Whitelist or Blacklist?

So only some files should be considered as relevant to determining whether a directory is non-empty from the namespace packaging perspective.

We could have a blacklist and say .pyi files and py.typed files should be ignored.

Or we could have a whitelist and only certain file extensions are included, like {py,pyc,so,pyd} but I think Windows uses dll as well.

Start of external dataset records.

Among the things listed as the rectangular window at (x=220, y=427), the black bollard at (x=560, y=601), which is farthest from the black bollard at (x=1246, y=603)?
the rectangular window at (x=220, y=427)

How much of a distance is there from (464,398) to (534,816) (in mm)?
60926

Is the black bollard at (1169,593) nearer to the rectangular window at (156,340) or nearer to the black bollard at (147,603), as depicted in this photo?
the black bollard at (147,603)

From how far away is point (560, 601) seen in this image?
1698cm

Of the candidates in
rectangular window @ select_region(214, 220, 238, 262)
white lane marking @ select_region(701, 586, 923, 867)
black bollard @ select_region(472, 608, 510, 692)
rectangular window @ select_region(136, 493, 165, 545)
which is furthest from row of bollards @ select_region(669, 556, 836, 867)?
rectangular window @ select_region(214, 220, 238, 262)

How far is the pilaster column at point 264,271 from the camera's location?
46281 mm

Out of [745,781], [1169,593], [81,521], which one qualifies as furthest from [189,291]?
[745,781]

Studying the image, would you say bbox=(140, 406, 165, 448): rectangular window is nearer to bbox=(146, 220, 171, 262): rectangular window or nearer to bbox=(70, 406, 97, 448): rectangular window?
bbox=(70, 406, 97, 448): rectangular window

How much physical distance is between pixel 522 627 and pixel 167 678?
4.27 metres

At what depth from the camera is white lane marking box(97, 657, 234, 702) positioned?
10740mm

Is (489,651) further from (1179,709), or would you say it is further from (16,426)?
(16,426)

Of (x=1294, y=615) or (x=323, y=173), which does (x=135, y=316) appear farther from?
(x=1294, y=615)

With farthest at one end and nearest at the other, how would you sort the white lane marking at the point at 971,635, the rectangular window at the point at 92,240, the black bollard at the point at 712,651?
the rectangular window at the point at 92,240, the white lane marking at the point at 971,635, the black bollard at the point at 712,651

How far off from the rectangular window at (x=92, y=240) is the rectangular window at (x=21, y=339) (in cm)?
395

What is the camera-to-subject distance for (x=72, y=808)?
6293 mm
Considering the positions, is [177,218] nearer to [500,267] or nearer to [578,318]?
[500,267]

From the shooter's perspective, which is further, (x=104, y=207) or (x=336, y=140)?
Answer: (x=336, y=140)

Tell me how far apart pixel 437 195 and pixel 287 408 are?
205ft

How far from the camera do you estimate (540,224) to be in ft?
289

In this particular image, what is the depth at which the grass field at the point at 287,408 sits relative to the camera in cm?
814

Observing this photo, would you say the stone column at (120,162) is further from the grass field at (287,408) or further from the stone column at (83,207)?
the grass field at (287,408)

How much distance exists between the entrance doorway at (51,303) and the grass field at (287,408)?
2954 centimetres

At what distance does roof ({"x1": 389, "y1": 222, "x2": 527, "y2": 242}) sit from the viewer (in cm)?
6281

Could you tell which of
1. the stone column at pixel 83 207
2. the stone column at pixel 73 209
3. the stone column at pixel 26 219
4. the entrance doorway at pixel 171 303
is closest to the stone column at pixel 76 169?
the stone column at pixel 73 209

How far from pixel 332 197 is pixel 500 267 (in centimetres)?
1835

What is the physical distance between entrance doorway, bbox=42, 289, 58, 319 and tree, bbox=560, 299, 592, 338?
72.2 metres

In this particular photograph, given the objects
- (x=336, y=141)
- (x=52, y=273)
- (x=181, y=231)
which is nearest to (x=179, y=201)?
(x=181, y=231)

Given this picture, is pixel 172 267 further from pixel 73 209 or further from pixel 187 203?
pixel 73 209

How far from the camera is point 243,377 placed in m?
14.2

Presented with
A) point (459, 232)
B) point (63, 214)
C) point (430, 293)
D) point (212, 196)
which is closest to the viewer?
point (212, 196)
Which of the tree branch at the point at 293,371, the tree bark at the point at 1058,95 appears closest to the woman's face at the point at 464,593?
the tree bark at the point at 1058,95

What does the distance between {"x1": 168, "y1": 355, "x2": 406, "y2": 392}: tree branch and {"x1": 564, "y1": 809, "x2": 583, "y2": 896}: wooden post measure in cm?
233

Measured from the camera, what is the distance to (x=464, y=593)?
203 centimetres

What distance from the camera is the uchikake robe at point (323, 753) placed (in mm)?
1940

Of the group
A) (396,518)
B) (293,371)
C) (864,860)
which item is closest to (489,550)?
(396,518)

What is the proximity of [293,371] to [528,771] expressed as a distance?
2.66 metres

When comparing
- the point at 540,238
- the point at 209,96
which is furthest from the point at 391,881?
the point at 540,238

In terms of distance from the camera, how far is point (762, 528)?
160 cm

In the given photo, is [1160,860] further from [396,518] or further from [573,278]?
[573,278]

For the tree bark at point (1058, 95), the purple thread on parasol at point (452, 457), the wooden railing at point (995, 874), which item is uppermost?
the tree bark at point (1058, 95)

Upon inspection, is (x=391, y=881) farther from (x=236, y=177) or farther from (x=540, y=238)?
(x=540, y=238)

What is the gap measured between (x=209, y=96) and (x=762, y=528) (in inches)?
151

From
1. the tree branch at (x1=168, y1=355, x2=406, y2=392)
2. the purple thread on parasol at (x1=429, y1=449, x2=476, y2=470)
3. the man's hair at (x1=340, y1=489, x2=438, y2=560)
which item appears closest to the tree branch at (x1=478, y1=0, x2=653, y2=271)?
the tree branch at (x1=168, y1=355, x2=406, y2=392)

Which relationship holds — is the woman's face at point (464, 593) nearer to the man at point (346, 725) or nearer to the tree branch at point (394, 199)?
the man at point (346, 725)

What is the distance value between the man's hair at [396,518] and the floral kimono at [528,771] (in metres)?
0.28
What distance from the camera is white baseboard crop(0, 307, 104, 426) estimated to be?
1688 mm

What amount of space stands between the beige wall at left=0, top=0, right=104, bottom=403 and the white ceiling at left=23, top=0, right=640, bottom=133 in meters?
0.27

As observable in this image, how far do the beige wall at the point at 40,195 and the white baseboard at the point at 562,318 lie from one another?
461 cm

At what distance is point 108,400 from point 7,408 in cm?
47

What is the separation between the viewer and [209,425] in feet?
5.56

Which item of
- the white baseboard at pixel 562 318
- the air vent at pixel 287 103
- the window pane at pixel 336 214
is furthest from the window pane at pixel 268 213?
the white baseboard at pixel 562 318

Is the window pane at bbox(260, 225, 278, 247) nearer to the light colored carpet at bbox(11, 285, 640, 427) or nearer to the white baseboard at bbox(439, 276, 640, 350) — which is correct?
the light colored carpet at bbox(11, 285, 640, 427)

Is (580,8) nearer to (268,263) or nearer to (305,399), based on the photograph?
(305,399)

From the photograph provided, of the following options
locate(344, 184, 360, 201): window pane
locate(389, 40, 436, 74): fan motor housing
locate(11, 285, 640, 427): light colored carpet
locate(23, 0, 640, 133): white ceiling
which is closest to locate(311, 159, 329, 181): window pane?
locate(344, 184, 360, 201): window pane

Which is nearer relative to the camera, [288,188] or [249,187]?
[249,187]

At the moment I'd lean towards whitelist because a blacklist will be more likely to keep throwing up edge cases that require expanding the blacklist.

Refs

thundergolfer commented 3 years ago

Began fixing this here: https://github.com/bazelbuild/rules_python/tree/jonathon--issue-381-may2021

thundergolfer commented 3 years ago

Fixed on https://github.com/thundergolfer-playground/rules_python-issue-381 with latest commit on ☝️ above branch:

rules_python_version = "c361e789a246c81649dc8d9700d29b8a32a3d00f"   # jonathon--issue-381-may2021
http_archive(
    name = "rules_python",
    url = "https://github.com/bazelbuild/rules_python/archive/{version}.tar.gz".format(version = rules_python_version),
    strip_prefix = "rules_python-{version}".format(version = rules_python_version),
    sha256 = "a6f339763303be086c7c51a38bc214c020d15709b0b82e4b1bedcf4a31e9bd6a",
)

Will do a bit more acceptance testing before throwing up the PR, but this is close to resolved I think (finally).